Da gibt es auf twitter weitere Sätze dazu :D
EU: We don't do unicorns. None of us have unicorns, There are no unicorns.
UK: But we promised unicorns and the people have spoken. We want unicorns
EU: That's not really our problem. There are no unicorns
Uk: we want unicorns, but we dont want any unicorns
EU: ok, but its very difficult to negotiate with you, when you dont know what u want, and...
UK: we want unicorns, but no unicorns, ok
EU: erm, you cant have both, and...
UK: unicorns all the way, but dont give us unicorns
UK: You're being unreasonable. We demand unicorns
EU: There are no unicorns
UK: You are bullying us with your outrageous demands!
EU: Eh? We just said there are no unicorns because... well... there are no unicorns.
UK: OK! We get your game. You're stalling!

**Data provided**
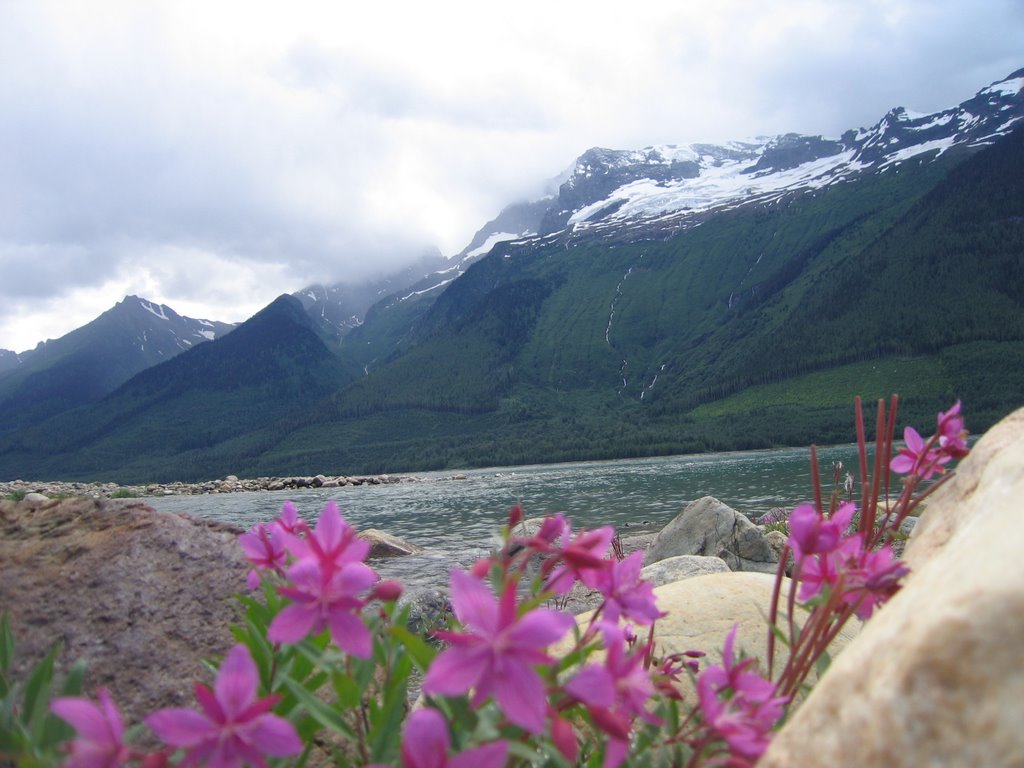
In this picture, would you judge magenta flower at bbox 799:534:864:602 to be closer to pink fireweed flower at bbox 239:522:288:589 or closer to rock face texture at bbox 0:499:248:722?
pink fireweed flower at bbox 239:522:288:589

==

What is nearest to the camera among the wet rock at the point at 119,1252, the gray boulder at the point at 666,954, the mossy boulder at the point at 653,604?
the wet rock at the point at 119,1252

**Exercise**
Output the part of the EU–UK unicorn dialogue that opens with the words containing "UK: we want unicorns, but no" and closes with "well... there are no unicorns.", copied word for word. The records have nothing to do with the EU–UK unicorn dialogue.

**Solution**
UK: we want unicorns, but no unicorns, ok
EU: erm, you cant have both, and...
UK: unicorns all the way, but dont give us unicorns
UK: You're being unreasonable. We demand unicorns
EU: There are no unicorns
UK: You are bullying us with your outrageous demands!
EU: Eh? We just said there are no unicorns because... well... there are no unicorns.